De l’avis du Juge, donc, le travailleur aurait pu avoir droit uniquement au versement de l’indemnité minimum de 4 mois de son dernier salaire de référence pour le calcul des indemnités de départ. Malgré cela, toujours selon le Juge, il faut tenir compte de la décision de la Cour Constitutionnelle.
Compte tenu de tout ce qui vient d’être énoncé ci-dessus, le Juge conclut ainsi « bien que conscient que les normes déclarées inconstitutionnelles ne peuvent trouver application au lendemain de la publication de la décision (art. 30 3e alinéa de la loi 87/1953, conformément à l’art. 136 1er alinéa de la Constitution), et que cette publication n’a pas encore eu lieu, il est estimé nécessaire d’interpréter de manière conforme aux dispositions de la Constitution l’art. 3, 1er alinéa, encore en vigueur (probablement pendant quelques jours seulement), fixant l’indemnité revenant au travailleur injustement licencié à un minimum de 4 et un maximum de 24 mois, sur la base des critères déjà énoncés par l’art. 18, 5e alinéa, du Statut des Travailleurs, à son tour cité à l’art. 18, 7e alinéa, à savoir « en rapport avec l’ancienneté du travailleur et compte tenu du nombre de salariés, des dimensions de l’activité économique, du comportement et des conditions des parties ».
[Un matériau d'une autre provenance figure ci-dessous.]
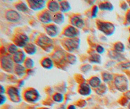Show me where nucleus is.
I'll use <instances>...</instances> for the list:
<instances>
[{"instance_id":"obj_1","label":"nucleus","mask_w":130,"mask_h":109,"mask_svg":"<svg viewBox=\"0 0 130 109\" xmlns=\"http://www.w3.org/2000/svg\"><path fill=\"white\" fill-rule=\"evenodd\" d=\"M114 84L116 88L121 92H126L129 88V81L126 76L117 75L114 78Z\"/></svg>"},{"instance_id":"obj_2","label":"nucleus","mask_w":130,"mask_h":109,"mask_svg":"<svg viewBox=\"0 0 130 109\" xmlns=\"http://www.w3.org/2000/svg\"><path fill=\"white\" fill-rule=\"evenodd\" d=\"M98 29L107 36H111L115 32V25L108 22L98 21Z\"/></svg>"},{"instance_id":"obj_3","label":"nucleus","mask_w":130,"mask_h":109,"mask_svg":"<svg viewBox=\"0 0 130 109\" xmlns=\"http://www.w3.org/2000/svg\"><path fill=\"white\" fill-rule=\"evenodd\" d=\"M37 45L47 52H51L53 48V40L50 37L45 35H41L39 37L37 41Z\"/></svg>"},{"instance_id":"obj_4","label":"nucleus","mask_w":130,"mask_h":109,"mask_svg":"<svg viewBox=\"0 0 130 109\" xmlns=\"http://www.w3.org/2000/svg\"><path fill=\"white\" fill-rule=\"evenodd\" d=\"M2 69L7 73H12L14 70V61L10 55H4L1 59Z\"/></svg>"},{"instance_id":"obj_5","label":"nucleus","mask_w":130,"mask_h":109,"mask_svg":"<svg viewBox=\"0 0 130 109\" xmlns=\"http://www.w3.org/2000/svg\"><path fill=\"white\" fill-rule=\"evenodd\" d=\"M24 97L27 102L30 103H35L40 100V95L38 90L35 88H31L24 92Z\"/></svg>"},{"instance_id":"obj_6","label":"nucleus","mask_w":130,"mask_h":109,"mask_svg":"<svg viewBox=\"0 0 130 109\" xmlns=\"http://www.w3.org/2000/svg\"><path fill=\"white\" fill-rule=\"evenodd\" d=\"M63 46L65 49L69 52H72L79 48L80 39L77 37L65 39L63 42Z\"/></svg>"},{"instance_id":"obj_7","label":"nucleus","mask_w":130,"mask_h":109,"mask_svg":"<svg viewBox=\"0 0 130 109\" xmlns=\"http://www.w3.org/2000/svg\"><path fill=\"white\" fill-rule=\"evenodd\" d=\"M7 94L10 100L14 103H18L22 101L21 93L18 88L14 86L9 87L7 90Z\"/></svg>"},{"instance_id":"obj_8","label":"nucleus","mask_w":130,"mask_h":109,"mask_svg":"<svg viewBox=\"0 0 130 109\" xmlns=\"http://www.w3.org/2000/svg\"><path fill=\"white\" fill-rule=\"evenodd\" d=\"M27 4L31 9L35 11L43 10L47 5V2L45 0H29Z\"/></svg>"},{"instance_id":"obj_9","label":"nucleus","mask_w":130,"mask_h":109,"mask_svg":"<svg viewBox=\"0 0 130 109\" xmlns=\"http://www.w3.org/2000/svg\"><path fill=\"white\" fill-rule=\"evenodd\" d=\"M14 44L18 46V48H25L29 41V37L26 34L24 33H20L15 36L13 40Z\"/></svg>"},{"instance_id":"obj_10","label":"nucleus","mask_w":130,"mask_h":109,"mask_svg":"<svg viewBox=\"0 0 130 109\" xmlns=\"http://www.w3.org/2000/svg\"><path fill=\"white\" fill-rule=\"evenodd\" d=\"M63 35L68 39L76 38L79 35V31L78 30V29L70 25L67 26L64 29L63 32Z\"/></svg>"},{"instance_id":"obj_11","label":"nucleus","mask_w":130,"mask_h":109,"mask_svg":"<svg viewBox=\"0 0 130 109\" xmlns=\"http://www.w3.org/2000/svg\"><path fill=\"white\" fill-rule=\"evenodd\" d=\"M20 14L15 10H9L5 14V18L10 22H18L21 20Z\"/></svg>"},{"instance_id":"obj_12","label":"nucleus","mask_w":130,"mask_h":109,"mask_svg":"<svg viewBox=\"0 0 130 109\" xmlns=\"http://www.w3.org/2000/svg\"><path fill=\"white\" fill-rule=\"evenodd\" d=\"M46 34L50 37H55L61 32V29L56 24H49L45 28Z\"/></svg>"},{"instance_id":"obj_13","label":"nucleus","mask_w":130,"mask_h":109,"mask_svg":"<svg viewBox=\"0 0 130 109\" xmlns=\"http://www.w3.org/2000/svg\"><path fill=\"white\" fill-rule=\"evenodd\" d=\"M53 15H52L50 11H45L40 14L39 17V19L42 23L44 24H50L51 22H53Z\"/></svg>"},{"instance_id":"obj_14","label":"nucleus","mask_w":130,"mask_h":109,"mask_svg":"<svg viewBox=\"0 0 130 109\" xmlns=\"http://www.w3.org/2000/svg\"><path fill=\"white\" fill-rule=\"evenodd\" d=\"M70 24L72 26L76 28L78 30L83 28L85 25L84 20L78 15H74L70 18Z\"/></svg>"},{"instance_id":"obj_15","label":"nucleus","mask_w":130,"mask_h":109,"mask_svg":"<svg viewBox=\"0 0 130 109\" xmlns=\"http://www.w3.org/2000/svg\"><path fill=\"white\" fill-rule=\"evenodd\" d=\"M26 59V54L23 50H18L14 55H13V60L16 64L24 63Z\"/></svg>"},{"instance_id":"obj_16","label":"nucleus","mask_w":130,"mask_h":109,"mask_svg":"<svg viewBox=\"0 0 130 109\" xmlns=\"http://www.w3.org/2000/svg\"><path fill=\"white\" fill-rule=\"evenodd\" d=\"M78 91L81 96H85V97L89 96H90L92 92L91 86L89 85V84H87L86 82L82 83L79 88Z\"/></svg>"},{"instance_id":"obj_17","label":"nucleus","mask_w":130,"mask_h":109,"mask_svg":"<svg viewBox=\"0 0 130 109\" xmlns=\"http://www.w3.org/2000/svg\"><path fill=\"white\" fill-rule=\"evenodd\" d=\"M47 9L51 13L55 14L61 11V7H60V3L57 1H50L47 4Z\"/></svg>"},{"instance_id":"obj_18","label":"nucleus","mask_w":130,"mask_h":109,"mask_svg":"<svg viewBox=\"0 0 130 109\" xmlns=\"http://www.w3.org/2000/svg\"><path fill=\"white\" fill-rule=\"evenodd\" d=\"M53 22L56 25H61L64 22V16L62 12H57L53 15Z\"/></svg>"},{"instance_id":"obj_19","label":"nucleus","mask_w":130,"mask_h":109,"mask_svg":"<svg viewBox=\"0 0 130 109\" xmlns=\"http://www.w3.org/2000/svg\"><path fill=\"white\" fill-rule=\"evenodd\" d=\"M15 74L19 77H22L26 74V68L22 64H16L14 67Z\"/></svg>"},{"instance_id":"obj_20","label":"nucleus","mask_w":130,"mask_h":109,"mask_svg":"<svg viewBox=\"0 0 130 109\" xmlns=\"http://www.w3.org/2000/svg\"><path fill=\"white\" fill-rule=\"evenodd\" d=\"M37 51V45L33 43H28L24 48V52L25 54L29 56L34 55Z\"/></svg>"},{"instance_id":"obj_21","label":"nucleus","mask_w":130,"mask_h":109,"mask_svg":"<svg viewBox=\"0 0 130 109\" xmlns=\"http://www.w3.org/2000/svg\"><path fill=\"white\" fill-rule=\"evenodd\" d=\"M109 58L111 60H116V61H122L126 60V58H124V56L122 54L117 52L115 51L114 50H111L109 52Z\"/></svg>"},{"instance_id":"obj_22","label":"nucleus","mask_w":130,"mask_h":109,"mask_svg":"<svg viewBox=\"0 0 130 109\" xmlns=\"http://www.w3.org/2000/svg\"><path fill=\"white\" fill-rule=\"evenodd\" d=\"M41 65L44 69L50 70V69H52L53 67V65H54L53 60L52 59L50 58H45L42 60Z\"/></svg>"},{"instance_id":"obj_23","label":"nucleus","mask_w":130,"mask_h":109,"mask_svg":"<svg viewBox=\"0 0 130 109\" xmlns=\"http://www.w3.org/2000/svg\"><path fill=\"white\" fill-rule=\"evenodd\" d=\"M89 85L92 88H98L102 85V80L98 76H93L89 80Z\"/></svg>"},{"instance_id":"obj_24","label":"nucleus","mask_w":130,"mask_h":109,"mask_svg":"<svg viewBox=\"0 0 130 109\" xmlns=\"http://www.w3.org/2000/svg\"><path fill=\"white\" fill-rule=\"evenodd\" d=\"M90 63H94V64H101L102 63V57L100 54L98 53H93L90 54L89 58Z\"/></svg>"},{"instance_id":"obj_25","label":"nucleus","mask_w":130,"mask_h":109,"mask_svg":"<svg viewBox=\"0 0 130 109\" xmlns=\"http://www.w3.org/2000/svg\"><path fill=\"white\" fill-rule=\"evenodd\" d=\"M98 7H99V9H100L102 11H111L114 9L113 5L109 2H105L100 3L99 5H98Z\"/></svg>"},{"instance_id":"obj_26","label":"nucleus","mask_w":130,"mask_h":109,"mask_svg":"<svg viewBox=\"0 0 130 109\" xmlns=\"http://www.w3.org/2000/svg\"><path fill=\"white\" fill-rule=\"evenodd\" d=\"M16 10L21 12H26L28 11L29 7L28 4H27L25 2H20L15 5Z\"/></svg>"},{"instance_id":"obj_27","label":"nucleus","mask_w":130,"mask_h":109,"mask_svg":"<svg viewBox=\"0 0 130 109\" xmlns=\"http://www.w3.org/2000/svg\"><path fill=\"white\" fill-rule=\"evenodd\" d=\"M60 7H61V12L64 13V12H68L71 9V5L68 2L62 1L60 3Z\"/></svg>"},{"instance_id":"obj_28","label":"nucleus","mask_w":130,"mask_h":109,"mask_svg":"<svg viewBox=\"0 0 130 109\" xmlns=\"http://www.w3.org/2000/svg\"><path fill=\"white\" fill-rule=\"evenodd\" d=\"M53 60L55 61H57L58 62L59 61H62V60L65 59V55L62 51L61 50H58L57 51L55 54H53Z\"/></svg>"},{"instance_id":"obj_29","label":"nucleus","mask_w":130,"mask_h":109,"mask_svg":"<svg viewBox=\"0 0 130 109\" xmlns=\"http://www.w3.org/2000/svg\"><path fill=\"white\" fill-rule=\"evenodd\" d=\"M114 50L118 53L123 52L125 50V45L122 42H117L114 45Z\"/></svg>"},{"instance_id":"obj_30","label":"nucleus","mask_w":130,"mask_h":109,"mask_svg":"<svg viewBox=\"0 0 130 109\" xmlns=\"http://www.w3.org/2000/svg\"><path fill=\"white\" fill-rule=\"evenodd\" d=\"M102 80L105 82H109L112 80L114 78V76L112 74L107 73V72H104L102 73Z\"/></svg>"},{"instance_id":"obj_31","label":"nucleus","mask_w":130,"mask_h":109,"mask_svg":"<svg viewBox=\"0 0 130 109\" xmlns=\"http://www.w3.org/2000/svg\"><path fill=\"white\" fill-rule=\"evenodd\" d=\"M53 99L56 103H61L64 101V95L61 93H57L53 96Z\"/></svg>"},{"instance_id":"obj_32","label":"nucleus","mask_w":130,"mask_h":109,"mask_svg":"<svg viewBox=\"0 0 130 109\" xmlns=\"http://www.w3.org/2000/svg\"><path fill=\"white\" fill-rule=\"evenodd\" d=\"M24 66L27 69H32L35 66V62L31 58H27L24 62Z\"/></svg>"},{"instance_id":"obj_33","label":"nucleus","mask_w":130,"mask_h":109,"mask_svg":"<svg viewBox=\"0 0 130 109\" xmlns=\"http://www.w3.org/2000/svg\"><path fill=\"white\" fill-rule=\"evenodd\" d=\"M67 61H68V63L70 64L74 65L77 61V57L75 56V55H73L72 54H69L67 56V58H66Z\"/></svg>"},{"instance_id":"obj_34","label":"nucleus","mask_w":130,"mask_h":109,"mask_svg":"<svg viewBox=\"0 0 130 109\" xmlns=\"http://www.w3.org/2000/svg\"><path fill=\"white\" fill-rule=\"evenodd\" d=\"M107 91V87L105 84H102L100 87L96 89V92L98 95H104Z\"/></svg>"},{"instance_id":"obj_35","label":"nucleus","mask_w":130,"mask_h":109,"mask_svg":"<svg viewBox=\"0 0 130 109\" xmlns=\"http://www.w3.org/2000/svg\"><path fill=\"white\" fill-rule=\"evenodd\" d=\"M7 50L9 54H12V55H14L18 51V47L15 44H11L8 47Z\"/></svg>"},{"instance_id":"obj_36","label":"nucleus","mask_w":130,"mask_h":109,"mask_svg":"<svg viewBox=\"0 0 130 109\" xmlns=\"http://www.w3.org/2000/svg\"><path fill=\"white\" fill-rule=\"evenodd\" d=\"M92 68V66L90 64H86L81 67V71L82 73H83L87 74L91 70Z\"/></svg>"},{"instance_id":"obj_37","label":"nucleus","mask_w":130,"mask_h":109,"mask_svg":"<svg viewBox=\"0 0 130 109\" xmlns=\"http://www.w3.org/2000/svg\"><path fill=\"white\" fill-rule=\"evenodd\" d=\"M98 10H99V7L98 6H94L92 8V14L91 17L92 18H95L98 15Z\"/></svg>"},{"instance_id":"obj_38","label":"nucleus","mask_w":130,"mask_h":109,"mask_svg":"<svg viewBox=\"0 0 130 109\" xmlns=\"http://www.w3.org/2000/svg\"><path fill=\"white\" fill-rule=\"evenodd\" d=\"M96 52H97L98 54H102L105 52V48L102 46H101V45H98L96 47Z\"/></svg>"},{"instance_id":"obj_39","label":"nucleus","mask_w":130,"mask_h":109,"mask_svg":"<svg viewBox=\"0 0 130 109\" xmlns=\"http://www.w3.org/2000/svg\"><path fill=\"white\" fill-rule=\"evenodd\" d=\"M120 67L123 69H129V68H130V62H126V63H122V64H120Z\"/></svg>"},{"instance_id":"obj_40","label":"nucleus","mask_w":130,"mask_h":109,"mask_svg":"<svg viewBox=\"0 0 130 109\" xmlns=\"http://www.w3.org/2000/svg\"><path fill=\"white\" fill-rule=\"evenodd\" d=\"M7 101V97L6 96L4 95H1V101H0V105H3Z\"/></svg>"},{"instance_id":"obj_41","label":"nucleus","mask_w":130,"mask_h":109,"mask_svg":"<svg viewBox=\"0 0 130 109\" xmlns=\"http://www.w3.org/2000/svg\"><path fill=\"white\" fill-rule=\"evenodd\" d=\"M121 9L124 11H126L127 9H128V5H127V3L126 2H124L121 4Z\"/></svg>"},{"instance_id":"obj_42","label":"nucleus","mask_w":130,"mask_h":109,"mask_svg":"<svg viewBox=\"0 0 130 109\" xmlns=\"http://www.w3.org/2000/svg\"><path fill=\"white\" fill-rule=\"evenodd\" d=\"M126 22L127 24H130V11H129L126 15Z\"/></svg>"},{"instance_id":"obj_43","label":"nucleus","mask_w":130,"mask_h":109,"mask_svg":"<svg viewBox=\"0 0 130 109\" xmlns=\"http://www.w3.org/2000/svg\"><path fill=\"white\" fill-rule=\"evenodd\" d=\"M5 93V88L3 85H1V95H3Z\"/></svg>"},{"instance_id":"obj_44","label":"nucleus","mask_w":130,"mask_h":109,"mask_svg":"<svg viewBox=\"0 0 130 109\" xmlns=\"http://www.w3.org/2000/svg\"><path fill=\"white\" fill-rule=\"evenodd\" d=\"M126 97H127L128 100L130 101V91H127V92H126Z\"/></svg>"},{"instance_id":"obj_45","label":"nucleus","mask_w":130,"mask_h":109,"mask_svg":"<svg viewBox=\"0 0 130 109\" xmlns=\"http://www.w3.org/2000/svg\"><path fill=\"white\" fill-rule=\"evenodd\" d=\"M24 84H25V81H24V80H22L20 81V82L19 86L20 87H23L24 86Z\"/></svg>"},{"instance_id":"obj_46","label":"nucleus","mask_w":130,"mask_h":109,"mask_svg":"<svg viewBox=\"0 0 130 109\" xmlns=\"http://www.w3.org/2000/svg\"><path fill=\"white\" fill-rule=\"evenodd\" d=\"M67 109H77V108H76L75 105H70V106L67 108Z\"/></svg>"},{"instance_id":"obj_47","label":"nucleus","mask_w":130,"mask_h":109,"mask_svg":"<svg viewBox=\"0 0 130 109\" xmlns=\"http://www.w3.org/2000/svg\"><path fill=\"white\" fill-rule=\"evenodd\" d=\"M40 109H50L48 108H40Z\"/></svg>"},{"instance_id":"obj_48","label":"nucleus","mask_w":130,"mask_h":109,"mask_svg":"<svg viewBox=\"0 0 130 109\" xmlns=\"http://www.w3.org/2000/svg\"><path fill=\"white\" fill-rule=\"evenodd\" d=\"M128 4H129V7H130V1H129V2H128Z\"/></svg>"},{"instance_id":"obj_49","label":"nucleus","mask_w":130,"mask_h":109,"mask_svg":"<svg viewBox=\"0 0 130 109\" xmlns=\"http://www.w3.org/2000/svg\"><path fill=\"white\" fill-rule=\"evenodd\" d=\"M129 45H130V37H129Z\"/></svg>"},{"instance_id":"obj_50","label":"nucleus","mask_w":130,"mask_h":109,"mask_svg":"<svg viewBox=\"0 0 130 109\" xmlns=\"http://www.w3.org/2000/svg\"><path fill=\"white\" fill-rule=\"evenodd\" d=\"M129 109H130V105H129Z\"/></svg>"},{"instance_id":"obj_51","label":"nucleus","mask_w":130,"mask_h":109,"mask_svg":"<svg viewBox=\"0 0 130 109\" xmlns=\"http://www.w3.org/2000/svg\"><path fill=\"white\" fill-rule=\"evenodd\" d=\"M129 32H130V28H129Z\"/></svg>"}]
</instances>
En fixant à 12 mois l’indemnité compensatoire due au travailleur, le Juge a considéré, au-delà du critère de son ancienneté de service, des critères comme (i) la considérable gravité de l’omission de procédure (dans le cadre d’un licenciement collectif), (ii) le faible nombre de salariés employés par la société et (iii) les dimensions de son activité économique.